WHAT IS ASKED »
1. In the blog text, what costume is Keller shown wearing in the picture mentioned?
2. Rewrite the part of the blog text that starts at "I am almost" and runs through "blessed you. Thanks.", using "getaway" instead of "retreat".

Two weeks ago was my 10 year high school reunion. It was a surreal experience. I had awesome moments of reconnecting with old friends at the football game on Friday night. At one point I was sitting there gabbing with the same group of girls I would sit with 12 years ago at football games and James called, he could not be there because he was on a camp out with Eric, I answered the phone and said who are you? It was just so odd being 28 married, parent, bun in the oven and sitting there talking like I did when I was 16.It was really a great time but the weekend also made me thankful that I am no longer in high school and that time of life is a great memory and that is where it will stay. Then last weekend Keller and I went to visit our buds in Austin, Robyn and Carolina. We had such a fun time with the munchkins. Robyn has been my dearest friend since elementary. It is fun to have kids together now and share in those joys. This weekend is Baylor Homecoming and the Walker's are joining in the festivities. Since the bonfire and pep rally are on Halloween, We are going with the Hoppe's and Martin's to that and dressing the kiddos up. The picture above is Keller as a dragon but he does not like wearing the head part so we will see. Keller boy is turning two in two weeks, we find out if our baby is going to be a dude or a little lady next Tuesday so we have exciting times up ahead!
Posted by walkers at 1:37 PM
Friday, October 10, 2008
If you have ever lived in Waco, you know what a big deal the Heart of Texas Fair and Rodeo is when it comes to town. My dad told me once that he asked a Pawn Shop owner what was his busiest time of year and he said the Fair-a little wacky huh? Anyhow, James and I were planning to skip out on the fair this year because it is SO expensive but at the last minute my parents told us to come with them and the boys. The first hour was a bit rough because Keller was very overstimulated by it all but then we bought him a sucker as big as his head and that was all he needed-you got to do what you got to do.
Posted by walkers at 9:33 AM
Thursday, September 25, 2008
I feel like I have to add pics of my cookie with just about every blog, even if it pertains nothing to him at all. although I will brag and say that my Keller Cade amazed us all last week with four major falls, gushing blood including in three and revealed that he can count to 10! Sometimes he skips 3 and 8 because he is in such a hurry to get to 10- I need to video it and put it on, adorable.
I am almost too prideful to ask this because I used to be quite the connaisseur of music but for some reason since being a mom, I am so out of the loop. I am going on a little day and a half retreat next week by myself, ( I know awesome, huh) and am wanting a new worship cd and am looking for suggestions. So throw any good ones out from the last year that have blessed you. Thanks.

GIVEN INFORMATION »

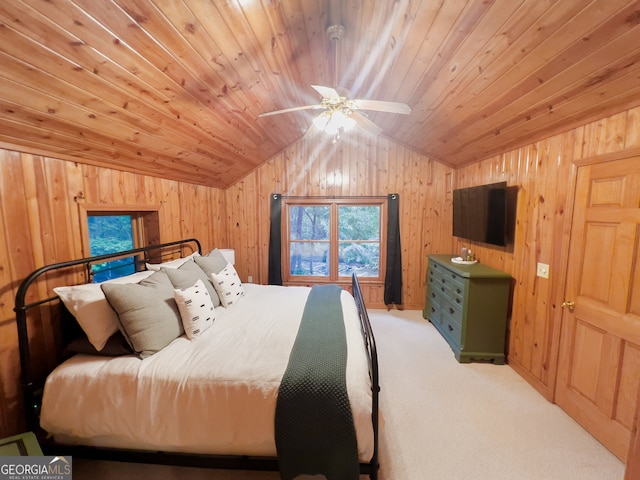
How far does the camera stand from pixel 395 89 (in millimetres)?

WRITTEN ANSWERS »
1. A dragon.

2.
I am almost too prideful to ask this because I used to be quite the connaisseur of music but for some reason since being a mom, I am so out of the loop. I am going on a little day and a half getaway next week by myself, ( I know awesome, huh) and am wanting a new worship cd and am looking for suggestions. So throw any good ones out from the last year that have blessed you. Thanks.